:: Study material

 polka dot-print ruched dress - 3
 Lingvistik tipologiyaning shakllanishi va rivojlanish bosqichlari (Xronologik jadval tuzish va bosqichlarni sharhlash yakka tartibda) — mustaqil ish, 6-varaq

::::
:: Study material

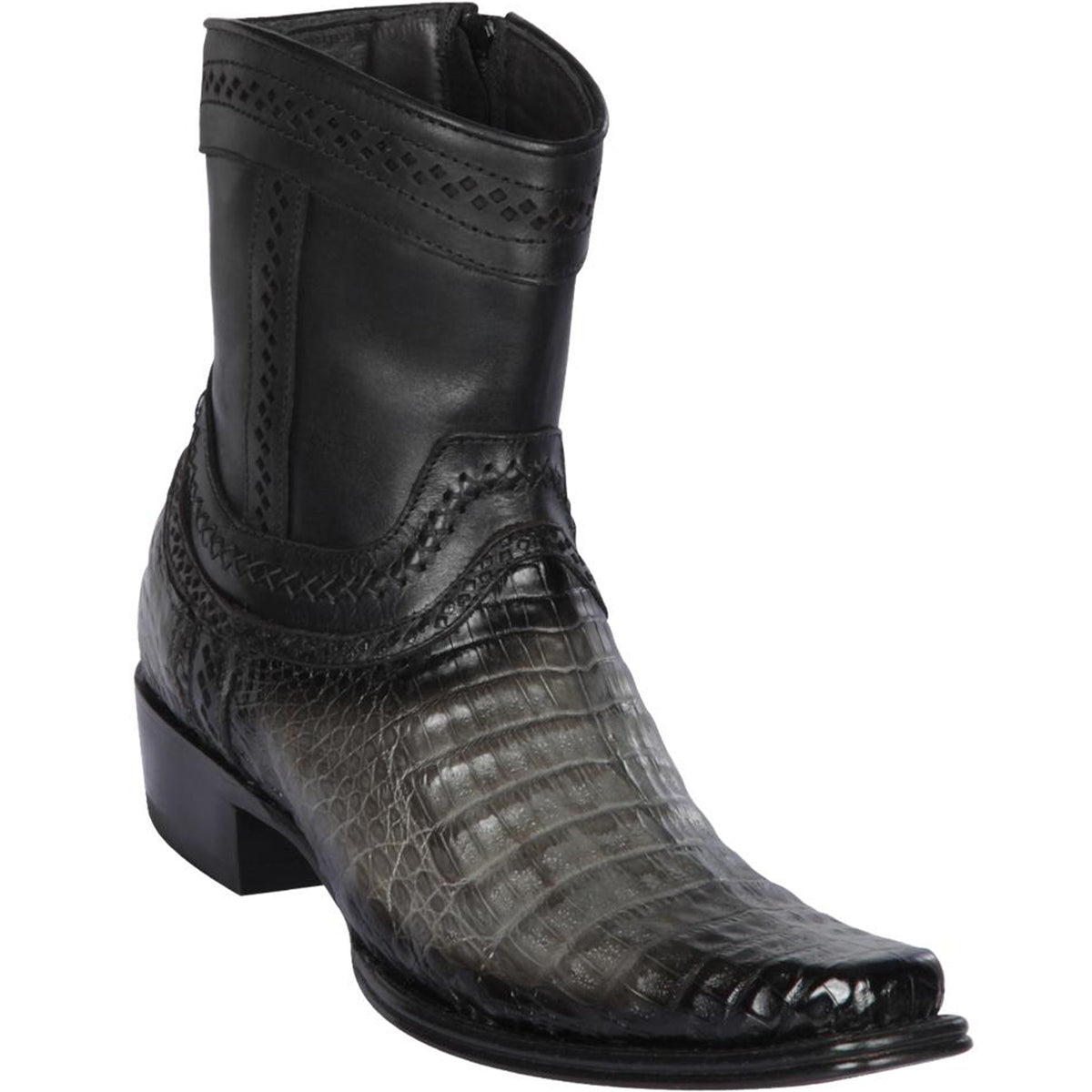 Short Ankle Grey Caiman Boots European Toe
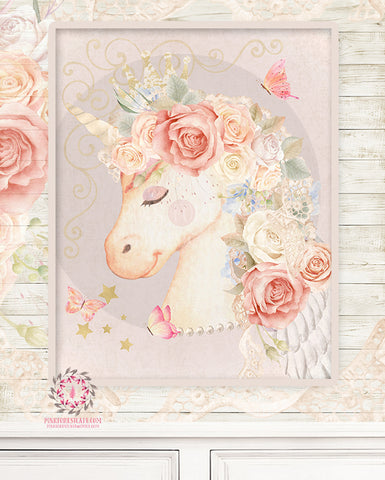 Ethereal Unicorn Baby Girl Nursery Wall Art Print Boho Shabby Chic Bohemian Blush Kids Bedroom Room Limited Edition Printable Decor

::::
:: Study material

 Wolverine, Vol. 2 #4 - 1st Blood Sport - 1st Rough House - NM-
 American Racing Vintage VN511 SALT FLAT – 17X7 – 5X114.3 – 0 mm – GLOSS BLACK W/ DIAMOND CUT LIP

::::

▸ Task:
Starting at the line above that has "Short Ankle Grey Caiman Boots European Toe" and ending at the line that has "Ethereal Unicorn Baby", copy each line exactly, leaving the pictures out and adding nothing.

▸ Solution:
 Short Ankle Grey Caiman Boots European Toe
 Ethereal Unicorn Baby Girl Nursery Wall Art Print Boho Shabby Chic Bohemian Blush Kids Bedroom Room Limited Edition Printable Decor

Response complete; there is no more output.